Geneva University
École de physique - Département de physique nucléaire et corspusculaire
24, quai Ernest-Ansermet
1211 GENÈVE 4
Tél: (022) 379 62 73 - Fax: (022) 379 69 92
Monday 9 March 2009
COLLOQUIUM
at 17:00 – Stückelberg Auditorium
Are We Descended From Heavy Neutrinos?
Prof. Boris Kayser / Fermilab (Fermi National Accelerator Center, Geneva, Illinois, USA)
Neutrinos are among the most abundant particles in the universe. The discovery that they have nonzero masses has raised a number of very interesting questions about them, and about their connections to other areas of physics and to cosmology. After briefly reviewing what has been learned about the neutrinos so far, we will identify the major open questions, explain why they are interesting, and discuss ideas and plans for answering them through future experiments. We will highlight a particularly intriguing question: Are neutrinos the key to understanding why the universe contains matter but almost no antimatter, making it safe for life?

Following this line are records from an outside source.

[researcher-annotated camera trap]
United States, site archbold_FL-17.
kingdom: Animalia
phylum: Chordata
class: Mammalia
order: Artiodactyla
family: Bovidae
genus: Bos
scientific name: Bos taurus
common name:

Organizer : Prof. Markus Büttiker
Wednesday 11 March 2009
PARTICLE PHYSICS SEMINAR
at 17:00 – Stückelberg Auditorium
What can we learn from top quark physics at CDF?
Dr. Alison Lister
After a brief introduction to (or reminder of) the Tevatron accelerator and the CDF experiment, we will delve into the depths of how a top physics analyses is done at CDF. We will follow through how each of the pieces used to measure the top quark cross section are obtained or measured and finally how all the pieces are put together to get a measurement as precise as the current best theoretical predictions.
We can then use that analysis infrastructure to search for new physics that appears in the top event sample, in this particular case by describing a search for fourth generation top-like quarks, one of the few CDF analyses to see something "fishy" we don’t fully understand.
This seminar will aim to illustrate more the process of carrying out a measurement at a hadron collider than of showing the whole array of top physics results from CDF. As a result of this, the talk will be targeted implicitly at younger scientists who have maybe not yet been able to see data, or anyone from outside accelerator-based experiments who is curious to know how we actually get to our results we show at conferences.